As an example, healthcare providers focusing on top-of-funnel keywords for informational intent can no longer gain an edge against established players by finding the perfect keywords. When users enter “Why am I sad all the time and can’t focus,” AI overviews from Google searches and LLMs like ChatGPT return information on depression from places such as the Mayo Clinic and the federal government. The user might continue the conversation with further prompts, but a local behavioral health clinician specializing in cognitive behavioral therapy (CBT) in this example probably would never be found.
Instead, the provider should think about how to show up for more specific search intent that leads to conversions. Noah cited “best CBT providers in Massachusetts Blue Cross” as an example of a search with conversion intent.

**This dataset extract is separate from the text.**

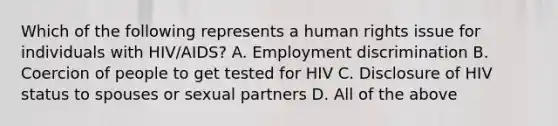 Which of the following represents a human rights issue for individuals with HIV/AIDS? A. Employment discrimination B. Coercion of people to get tested for HIV C. Disclosure of HIV status to spouses or sexual partners D. All of the above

As a result, providers should take these and similar steps:
- Make sure you have complete and accurate listings in provider directories from health plans and search sites such as Zocdoc
- Explain all your services on your website
- Spell out the information prospective patients are looking for: locations, office hours, what insurance is accepted
- Include profiles of your clinicians and describe their areas of specialty
- Be active in communities and medical associations to increase the chances of trusted sources mentioning you online
Look at the data
How do Fire&Spark’s findings stack up against the latest data, advice, and commentary from SEO pros who’ve looked for patterns across all industries?
Pretty consistently.
“There are lots of erroneous assumptions people make about what AI adoption has changed. But NONE ARE MORE WRONG THAN: ‘AI searches replace Google searches!’ Nope. This is provably wrong.” – Rand Fishkin, SEO expert and head of SparkToro, in an Aug. 21 LinkedIn post, citing a SEMrush study.
“Everyone says SEO is dead… but our client data tells a different story.” – Oct. 2 newsletter from the Grow & Convert agency, providing internal data that SEO vs. AI is a false dichotomy and that the two should work together.
And from content marketer Andy Crestodina of Orbit Media Studios, in a new blog post that offers these recommendations:
- Content needs to align closely with the decision criteria of buyers. Copywriters need to be specific about who gets what outcomes from which services.
- Proof points need to be crawlable by AIs. Those award logos and testimonial videos aren’t easily ingested.
- PR, review sites, directories, industry associations and influencers all become more important. Brands with big targeted digital footprints have an edge.
To sum up: It’s clear that AI is having a profound impact on search. It’s also clear that it’s not killing SEO. As long as healthcare brands adapt, they won’t have to worry about losing out in the AI-enabled, zero-click world we’re all living in now.